══ Trecho selecionado ══
Obra é panfleto acadêmico com proposta radical

Autor dá base para a criação de um Estado binacional no lugar de Israel

ARIEL FINGUERMAN
ESPECIAL PARA A FOLHA

Até a Idade Média, o judeu (assim como o cristão) sabia muito bem o que era: membro de uma comunidade definida por uma religião. Nascia, vivia e morria sem vontade ou possibilidade de mudar sua identidade.
Com a Idade Moderna, isso mudou. O processo de urbanização quebrou as estruturas comunitárias tradicionais, a Revolução Industrial transformou todos em consumidores, o Iluminismo deu a base filosófica de direitos iguais e a Revolução Francesa colocou tudo isso em ação.
O resultado para os judeus, e isso até os dias de hoje, é que uma boa parte desse povo, especialmente aqueles que deixaram as muralhas fechadas da ortodoxia, não sabe muito bem o que é. Membro de uma religião, mesmo levando em conta que raramente vai a uma sinagoga?
Parte integral do país onde vive, se bem que nem sempre reconhecido como tal por seus compatriotas? Até mesmo os nazistas, quando resolveram assassinar os judeus, tiveram dificuldade em defini-los. "Eu decido quem é judeu", dizia Göring.
Segundo a lei ortodoxa judaica, a religião é transmitida pela mãe. Para os reformistas, a maior sinagoga dos EUA, pode ser pelo pai. Em Israel, há mais de 60 anos se discute o assunto no Parlamento e na Suprema Corte, sem uma conclusão.
Uma das mais recentes reflexões dessa área é "A Invenção do Povo Judeu", de Shlomo Sand. Trata-se de uma obra acadêmico-panfletária, que causou algum frisson em Israel e na Europa.
Como livro acadêmico, traz uma proposta interessante, definindo o judeu pelo que ele não é: uma raça pura, descendente dos heróis bíblicos.
═══
**Exercício 1**.
Segundo o trecho selecionado, quais processos e acontecimentos da Idade Moderna provocaram a mudança? Liste todos.
**Exercício 2**.
Como você resumiria o trecho selecionado em duas frases?
**Exercício 3**.
Como você daria prosseguimento ao trecho sobre o livro de Shlomo Sand, começando logo após a última frase?
As linhas não têm nenhuma relação com o trecho selecionado.
══ Material de origem ══
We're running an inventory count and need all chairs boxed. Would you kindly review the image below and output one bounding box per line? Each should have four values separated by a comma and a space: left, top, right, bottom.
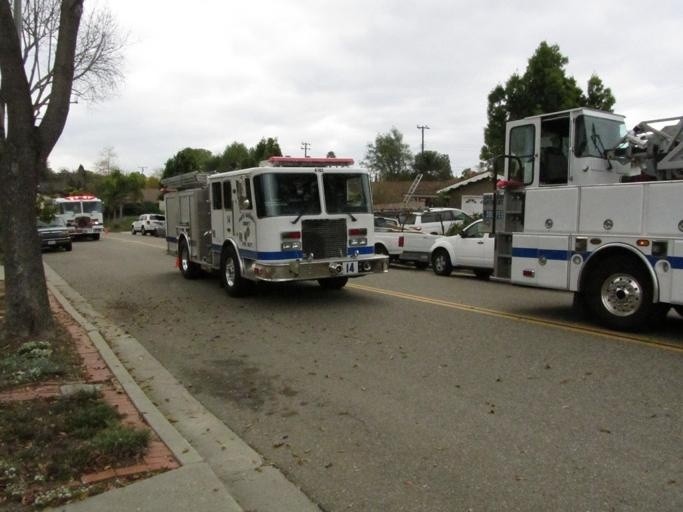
═══
**Resposta do exercício 1**.
- O processo de urbanização
- A Revolução Industrial
- O Iluminismo
- A Revolução Francesa

**Resposta do exercício 2**.
Desde a Idade Moderna, boa parte dos judeus, especialmente os que deixaram a ortodoxia, não sabe muito bem o que é, e a própria definição de judeu varia entre ortodoxos e reformistas e segue sem conclusão em Israel. Nesse debate se insere "A Invenção do Povo Judeu", de Shlomo Sand, obra acadêmico-panfletária que define o judeu pelo que ele não é: uma raça pura, descendente dos heróis bíblicos.

**Resposta do exercício 3**.
Sand mostra que em diferentes períodos históricos, especialmente na época de Jesus, os judeus fizeram proselitismo, converteram pagãos e assim desprezaram qualquer ideia de "raça pura".
Mas, em sua face panfletária, Sand quer nos convencer de que a ideia de "povo judeu" é uma mera invenção de historiadores sionistas dos últimos 150 anos, desejosos de unificar comunidades para tomar posse da Palestina.
Para ele, a Bíblia nunca foi uma base cultural comum dos judeus, mas é usada cinicamente agora como "documento de posse".
Somente nas últimas das quase 600 páginas de seu livro Sand revela o motivo de seu esforço intelectual: dar base acadêmica para a ideia de um Estado binacional israelense-palestino, que substituiria o Estado de Israel.
É uma proposta radical, que não é exigida nem pela Autoridade Palestina nem pela Liga Árabe. Como obra acadêmica, o livro de Sand soa panfletário. Mas, como panfleto, é acadêmico demais.

ARIEL FINGUERMAN é doutor em estudos do judaísmo pela USP e pela Universidade de Tel Aviv.